**Stated problem:**
Your task is to write out exactly the lines from the line containing "How far from each" through the end of the records, inclusive at both ends.

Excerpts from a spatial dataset

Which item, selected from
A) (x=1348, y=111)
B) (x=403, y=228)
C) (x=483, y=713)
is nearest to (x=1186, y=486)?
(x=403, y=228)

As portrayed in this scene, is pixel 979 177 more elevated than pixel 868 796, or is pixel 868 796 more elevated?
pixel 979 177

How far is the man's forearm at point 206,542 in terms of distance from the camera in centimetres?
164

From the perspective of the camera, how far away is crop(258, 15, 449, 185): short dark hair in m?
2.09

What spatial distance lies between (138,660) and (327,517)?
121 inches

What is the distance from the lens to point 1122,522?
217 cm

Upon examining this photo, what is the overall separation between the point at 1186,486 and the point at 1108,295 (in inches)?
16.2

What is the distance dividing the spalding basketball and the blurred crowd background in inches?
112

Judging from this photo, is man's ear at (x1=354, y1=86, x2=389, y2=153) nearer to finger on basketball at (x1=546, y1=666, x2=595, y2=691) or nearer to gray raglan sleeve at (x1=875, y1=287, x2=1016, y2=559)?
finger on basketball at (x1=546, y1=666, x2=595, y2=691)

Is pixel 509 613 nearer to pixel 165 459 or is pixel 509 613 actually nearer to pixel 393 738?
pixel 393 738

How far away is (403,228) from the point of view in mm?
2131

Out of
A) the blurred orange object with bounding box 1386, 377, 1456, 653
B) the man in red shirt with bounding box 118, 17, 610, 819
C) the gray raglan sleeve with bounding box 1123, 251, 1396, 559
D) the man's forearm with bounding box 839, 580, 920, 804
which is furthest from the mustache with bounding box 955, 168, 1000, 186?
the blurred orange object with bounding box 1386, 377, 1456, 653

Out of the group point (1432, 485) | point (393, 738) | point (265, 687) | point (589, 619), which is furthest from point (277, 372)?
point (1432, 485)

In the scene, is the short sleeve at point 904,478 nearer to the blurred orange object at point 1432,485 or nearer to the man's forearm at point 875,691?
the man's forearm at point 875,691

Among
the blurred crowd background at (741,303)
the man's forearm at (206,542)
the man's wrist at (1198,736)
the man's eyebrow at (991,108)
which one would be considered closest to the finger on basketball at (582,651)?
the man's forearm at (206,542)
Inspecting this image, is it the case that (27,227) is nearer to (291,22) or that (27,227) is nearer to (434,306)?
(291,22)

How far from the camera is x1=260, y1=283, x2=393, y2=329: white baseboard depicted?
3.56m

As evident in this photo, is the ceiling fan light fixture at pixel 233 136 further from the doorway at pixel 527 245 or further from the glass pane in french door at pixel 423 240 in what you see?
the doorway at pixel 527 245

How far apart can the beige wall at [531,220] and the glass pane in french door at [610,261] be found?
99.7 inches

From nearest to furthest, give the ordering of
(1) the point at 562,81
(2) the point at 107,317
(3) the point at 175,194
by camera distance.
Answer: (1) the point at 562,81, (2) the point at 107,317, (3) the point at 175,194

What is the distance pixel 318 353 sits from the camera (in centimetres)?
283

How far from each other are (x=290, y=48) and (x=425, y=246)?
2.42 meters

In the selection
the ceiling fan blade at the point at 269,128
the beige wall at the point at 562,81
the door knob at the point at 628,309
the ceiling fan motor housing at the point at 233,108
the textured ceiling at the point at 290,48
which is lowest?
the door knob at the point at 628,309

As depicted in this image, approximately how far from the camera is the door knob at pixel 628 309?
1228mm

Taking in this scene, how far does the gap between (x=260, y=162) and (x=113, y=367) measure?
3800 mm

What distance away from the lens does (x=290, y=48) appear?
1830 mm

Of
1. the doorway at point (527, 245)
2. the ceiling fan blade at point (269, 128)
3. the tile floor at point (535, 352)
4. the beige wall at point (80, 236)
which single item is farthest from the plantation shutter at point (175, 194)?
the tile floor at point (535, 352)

**Response to this task:**
How far from each other are (x=290, y=48) and (x=425, y=246)?
2.42 meters

In the selection
the ceiling fan blade at the point at 269,128
the beige wall at the point at 562,81
the door knob at the point at 628,309
the ceiling fan motor housing at the point at 233,108
the textured ceiling at the point at 290,48
which is lowest?
the door knob at the point at 628,309

As depicted in this image, approximately how far from the camera is the door knob at pixel 628 309?
1228mm

Taking in this scene, how far does the gap between (x=260, y=162) and (x=113, y=367) measure?
3800 mm

What distance away from the lens does (x=290, y=48) appear?
1830 mm

Of
1. the doorway at point (527, 245)
2. the ceiling fan blade at point (269, 128)
3. the tile floor at point (535, 352)
4. the beige wall at point (80, 236)
which single item is farthest from the plantation shutter at point (175, 194)?
the tile floor at point (535, 352)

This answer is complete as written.